Musti kepemimpinan Mbah Wongsodimejo sangat baik dengan berbagai kemajuan. Karena, umurnya yang sudah cukup tua. Maka, pada tahun 1945 dilakukanlah pemilihan Kepala Desa. Ada dua kandidat yang maju, yakni Mbah Yosoharjo Lamuk dan Mbah Wangsadiparno (Pangempon). Setelah melalui proses pemilihan, akhirnya Mbah Yosoharjo terpilih. Sayangnya, ada aturan baru dari pemerintah, kepala desaharus bisa menulis. Lantaran, Mbah Yosoharjo tak bisa menulis, maka digantikanlah calon kedua Mbah Wangsadiparno. Tetapi, sama halnya, Mbah Wangsadiparno juga tak bisa menulis. Hingga akhirnya, Wedana mengadakan sayembara kepada penonton, bagi yang bisa menulis maka akan diangkat menjadi Lurah.
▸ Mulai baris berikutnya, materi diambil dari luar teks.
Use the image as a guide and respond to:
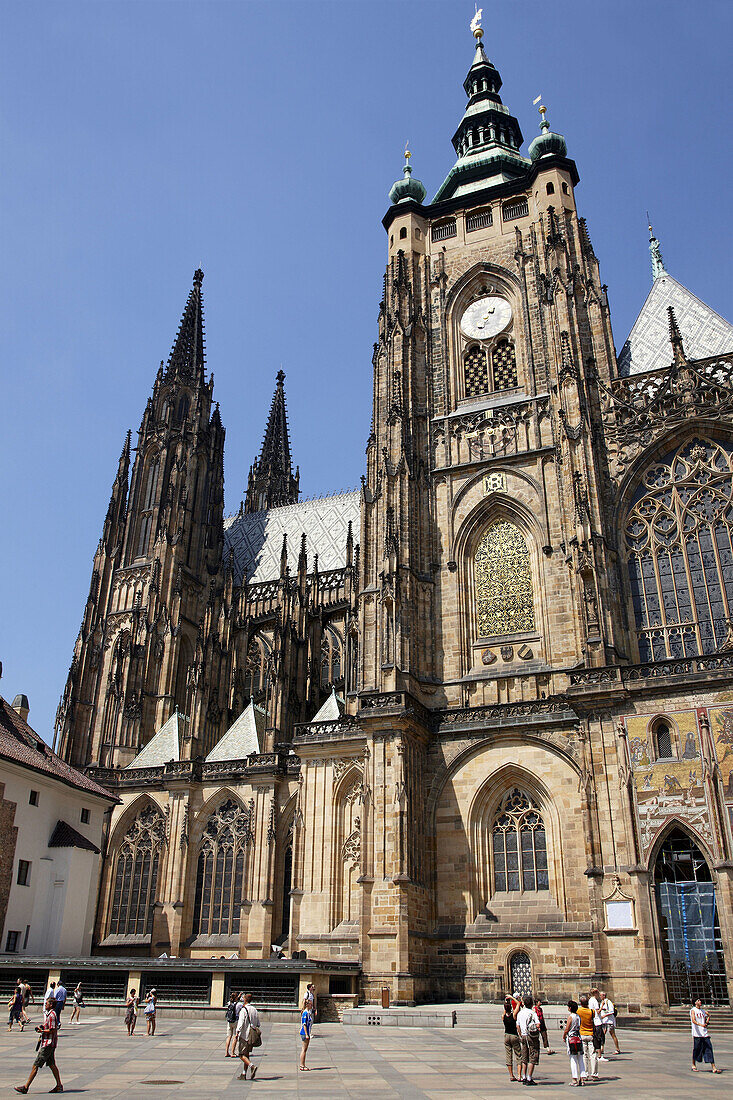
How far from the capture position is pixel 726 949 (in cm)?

- ATMOREJO Priode 1945 – 1979
Mbah Atmorejo terbilang lurah yang paling lama, karena memimpin desa Lamuk sejak tahun 1945 sampai 1979. Prestasi yang dilakukannya, adalah membuka akses jalan, menyewakan tanah untuk kebutuhan desa. Setelah 32 tahun memimpin, dengan usia yang sudah tua dan sistem pemerintahan dirubah, barulah pada tahun 1980 muncul Peraturan Daerah (Perda) pemilihan Kepala Desa.
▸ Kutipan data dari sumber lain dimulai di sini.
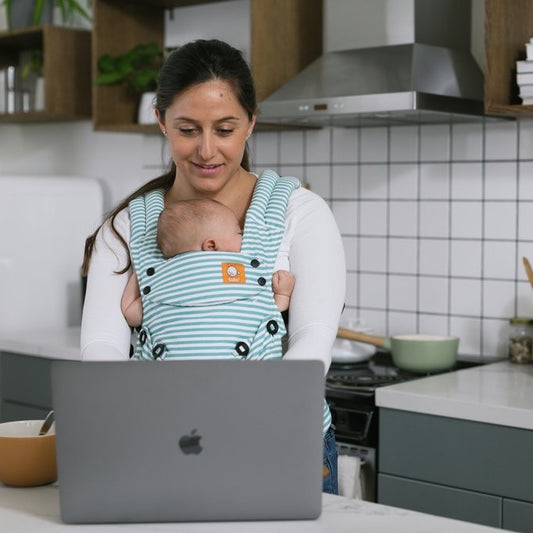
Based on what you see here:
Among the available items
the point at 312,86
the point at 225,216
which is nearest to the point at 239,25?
the point at 312,86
- ABDUL RAHMAN Priode 1980 – 1988
Mbah Abdul Rahman sebagai Kepala Desa pada tahun 1980. Kepemimpinan itu berjalan hingga 1988. Selama 8 tahun memimpin, Beliau berhasil melakukan pembangunan jalan, bangun SD 2 Lamuk, SD 3 Semanding, serta Jembatan Semanding. Bidang pendidikan mampu membebaskan buta aksara dan buta angka atau 3 B.
- TURMO SUGONO Priode 1989 – 1997
Bapak Sugono memimpin desa Lamuk sejak tahun 1989 hingga 1997. Sempat diera kepemimpinannya, Bapak Sugono ingin melestarikan budaya dengan membangun cungkup yang diduga tempat bersemedinya Mbah Baret. Akan tetapi, setelah dibangun mendapat penolakan dari warga, hingga akhirnya dibakar paksa oleh warganya sendiri. Prestasi yang berhasil diraihnya adalah pembangunan gedung PKK, perbaikan jalan, pembangunan saluran air bersih.
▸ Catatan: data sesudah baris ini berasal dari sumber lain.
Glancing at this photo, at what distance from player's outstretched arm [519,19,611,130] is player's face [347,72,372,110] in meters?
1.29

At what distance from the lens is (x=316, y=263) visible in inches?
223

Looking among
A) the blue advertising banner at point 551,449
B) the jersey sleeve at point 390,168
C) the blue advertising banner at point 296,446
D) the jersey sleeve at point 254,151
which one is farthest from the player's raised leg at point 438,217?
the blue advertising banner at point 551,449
- MUGIYONO Priode 1998 – 2006, 2007 - 2012
Bapak Mugiyono sebagai Kepala Desa Lamuk ditahun 1998. Beliau masih keturunan Mbah Yoso, Bapak Mugiono terbilang cukup lama dalam memimpin desa Lamuk. Karena, Ia dipercaya untuk memimpin warga Lamuk selama 14 tahun dari tahun 1998 hingga 2012. Prestasi yang berhasil diraihnya adalah, rehab SD 1 Lamuk, Pelebaran Lapangan, Pengaspalan Jalan.
Lantaran terbentur aturan setelah dua periode tak boleh maju menjadi Kepala Desa akhirnya di tahun 2012 beliau mengakhiri perjuanganya menjadi Kepala Desa
- ZAENU RASIDI Priode 2012 – Sekarang
Proses pemilihan kepala desa ditahun 2012 mengantarkan Bapak Zainu Rasidi untuk memimpin desa Lamuk sampai saat ini. Beliau bukan kelahiran Lamuk melainkan pendatang dari wonogiri tetapi Beliau mampu menjadi pemimpin di Desa Lamuk sampai saat ini
Prestasi Bapak Zaenu Rasidi yaitu ; Gedung TK dan PAud, Mengangkat Perangkat Muda, Betonisasi, Aspal. Bumdes, Penataan Balai desa, Pelayanan Publik. Pustu. Pendidikan, Meningkat, Perpustakan juara I Jawa Tengah, Posyandu, Lansia, Posyandu Balita. Bumil. Kesenian, pendirian kelompok tani. Hidoponik serta reboisasi dan dapat mengurangi nilai kemiskinan , melakukan upaya penataan lingkungan yang tertib dan aman.